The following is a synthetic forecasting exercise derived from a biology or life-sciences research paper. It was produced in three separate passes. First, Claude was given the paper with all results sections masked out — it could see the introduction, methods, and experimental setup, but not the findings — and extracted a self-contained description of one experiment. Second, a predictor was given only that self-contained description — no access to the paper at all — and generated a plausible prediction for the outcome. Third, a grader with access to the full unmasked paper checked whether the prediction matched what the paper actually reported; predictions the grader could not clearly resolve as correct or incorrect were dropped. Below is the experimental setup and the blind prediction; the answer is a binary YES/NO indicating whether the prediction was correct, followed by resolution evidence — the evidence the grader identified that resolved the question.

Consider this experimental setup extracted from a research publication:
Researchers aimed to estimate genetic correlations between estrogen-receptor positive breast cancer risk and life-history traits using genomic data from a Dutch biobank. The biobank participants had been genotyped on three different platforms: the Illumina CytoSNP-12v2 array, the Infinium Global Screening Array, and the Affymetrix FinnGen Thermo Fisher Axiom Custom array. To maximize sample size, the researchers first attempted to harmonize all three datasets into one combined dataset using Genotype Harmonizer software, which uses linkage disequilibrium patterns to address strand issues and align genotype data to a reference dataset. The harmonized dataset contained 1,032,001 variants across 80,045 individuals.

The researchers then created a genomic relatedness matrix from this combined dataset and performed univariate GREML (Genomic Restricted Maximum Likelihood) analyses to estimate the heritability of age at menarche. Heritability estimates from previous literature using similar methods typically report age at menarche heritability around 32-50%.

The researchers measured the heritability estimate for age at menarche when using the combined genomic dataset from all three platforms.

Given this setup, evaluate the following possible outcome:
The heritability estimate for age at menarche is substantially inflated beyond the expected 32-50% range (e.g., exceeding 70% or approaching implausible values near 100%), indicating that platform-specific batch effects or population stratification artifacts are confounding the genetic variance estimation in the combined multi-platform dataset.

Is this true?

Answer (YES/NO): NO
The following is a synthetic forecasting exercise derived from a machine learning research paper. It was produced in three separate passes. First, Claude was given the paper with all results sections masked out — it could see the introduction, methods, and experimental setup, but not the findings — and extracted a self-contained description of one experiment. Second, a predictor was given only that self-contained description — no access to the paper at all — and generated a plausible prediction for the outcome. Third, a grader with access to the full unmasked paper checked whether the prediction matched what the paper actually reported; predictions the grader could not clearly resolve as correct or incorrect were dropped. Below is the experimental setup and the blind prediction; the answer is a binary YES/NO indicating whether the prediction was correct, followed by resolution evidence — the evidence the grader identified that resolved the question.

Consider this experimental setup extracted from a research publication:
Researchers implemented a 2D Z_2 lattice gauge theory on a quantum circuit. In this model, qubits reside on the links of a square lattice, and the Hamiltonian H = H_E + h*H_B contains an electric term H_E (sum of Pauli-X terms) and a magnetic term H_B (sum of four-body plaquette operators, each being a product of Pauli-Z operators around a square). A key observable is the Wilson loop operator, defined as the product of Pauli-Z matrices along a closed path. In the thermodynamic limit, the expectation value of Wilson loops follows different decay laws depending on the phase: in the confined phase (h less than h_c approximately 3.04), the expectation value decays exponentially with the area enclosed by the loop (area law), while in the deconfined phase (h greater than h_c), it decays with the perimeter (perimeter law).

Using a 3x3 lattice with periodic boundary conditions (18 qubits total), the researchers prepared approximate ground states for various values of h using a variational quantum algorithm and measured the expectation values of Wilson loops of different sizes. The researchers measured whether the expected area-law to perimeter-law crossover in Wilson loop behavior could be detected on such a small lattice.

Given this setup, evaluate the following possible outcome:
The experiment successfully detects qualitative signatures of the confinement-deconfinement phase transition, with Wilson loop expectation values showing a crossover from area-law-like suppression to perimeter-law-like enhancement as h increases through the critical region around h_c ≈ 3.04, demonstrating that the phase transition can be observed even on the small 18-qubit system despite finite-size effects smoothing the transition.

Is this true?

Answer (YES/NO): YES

####################

Work item: The reply should contain all of the entries exactly as shown above.

Solution to the problem:
The following is a synthetic forecasting exercise derived from a biology or life-sciences research paper. It was produced in three separate passes. First, Claude was given the paper with all results sections masked out — it could see the introduction, methods, and experimental setup, but not the findings — and extracted a self-contained description of one experiment. Second, a predictor was given only that self-contained description — no access to the paper at all — and generated a plausible prediction for the outcome. Third, a grader with access to the full unmasked paper checked whether the prediction matched what the paper actually reported; predictions the grader could not clearly resolve as correct or incorrect were dropped. Below is the experimental setup and the blind prediction; the answer is a binary YES/NO indicating whether the prediction was correct, followed by resolution evidence — the evidence the grader identified that resolved the question.

Consider this experimental setup extracted from a research publication:
Researchers aimed to estimate genetic correlations between estrogen-receptor positive breast cancer risk and life-history traits using genomic data from a Dutch biobank. The biobank participants had been genotyped on three different platforms: the Illumina CytoSNP-12v2 array, the Infinium Global Screening Array, and the Affymetrix FinnGen Thermo Fisher Axiom Custom array. To maximize sample size, the researchers first attempted to harmonize all three datasets into one combined dataset using Genotype Harmonizer software, which uses linkage disequilibrium patterns to address strand issues and align genotype data to a reference dataset. The harmonized dataset contained 1,032,001 variants across 80,045 individuals.

The researchers then created a genomic relatedness matrix from this combined dataset and performed univariate GREML (Genomic Restricted Maximum Likelihood) analyses to estimate the heritability of age at menarche. Heritability estimates from previous literature using similar methods typically report age at menarche heritability around 32-50%.

The researchers measured the heritability estimate for age at menarche when using the combined genomic dataset from all three platforms.

Given this setup, evaluate the following possible outcome:
The heritability estimate for age at menarche is substantially inflated beyond the expected 32-50% range (e.g., exceeding 70% or approaching implausible values near 100%), indicating that platform-specific batch effects or population stratification artifacts are confounding the genetic variance estimation in the combined multi-platform dataset.

Is this true?

Answer (YES/NO): NO
The following is a synthetic forecasting exercise derived from a machine learning research paper. It was produced in three separate passes. First, Claude was given the paper with all results sections masked out — it could see the introduction, methods, and experimental setup, but not the findings — and extracted a self-contained description of one experiment. Second, a predictor was given only that self-contained description — no access to the paper at all — and generated a plausible prediction for the outcome. Third, a grader with access to the full unmasked paper checked whether the prediction matched what the paper actually reported; predictions the grader could not clearly resolve as correct or incorrect were dropped. Below is the experimental setup and the blind prediction; the answer is a binary YES/NO indicating whether the prediction was correct, followed by resolution evidence — the evidence the grader identified that resolved the question.

Consider this experimental setup extracted from a research publication:
Researchers implemented a 2D Z_2 lattice gauge theory on a quantum circuit. In this model, qubits reside on the links of a square lattice, and the Hamiltonian H = H_E + h*H_B contains an electric term H_E (sum of Pauli-X terms) and a magnetic term H_B (sum of four-body plaquette operators, each being a product of Pauli-Z operators around a square). A key observable is the Wilson loop operator, defined as the product of Pauli-Z matrices along a closed path. In the thermodynamic limit, the expectation value of Wilson loops follows different decay laws depending on the phase: in the confined phase (h less than h_c approximately 3.04), the expectation value decays exponentially with the area enclosed by the loop (area law), while in the deconfined phase (h greater than h_c), it decays with the perimeter (perimeter law).

Using a 3x3 lattice with periodic boundary conditions (18 qubits total), the researchers prepared approximate ground states for various values of h using a variational quantum algorithm and measured the expectation values of Wilson loops of different sizes. The researchers measured whether the expected area-law to perimeter-law crossover in Wilson loop behavior could be detected on such a small lattice.

Given this setup, evaluate the following possible outcome:
The experiment successfully detects qualitative signatures of the confinement-deconfinement phase transition, with Wilson loop expectation values showing a crossover from area-law-like suppression to perimeter-law-like enhancement as h increases through the critical region around h_c ≈ 3.04, demonstrating that the phase transition can be observed even on the small 18-qubit system despite finite-size effects smoothing the transition.

Is this true?

Answer (YES/NO): YES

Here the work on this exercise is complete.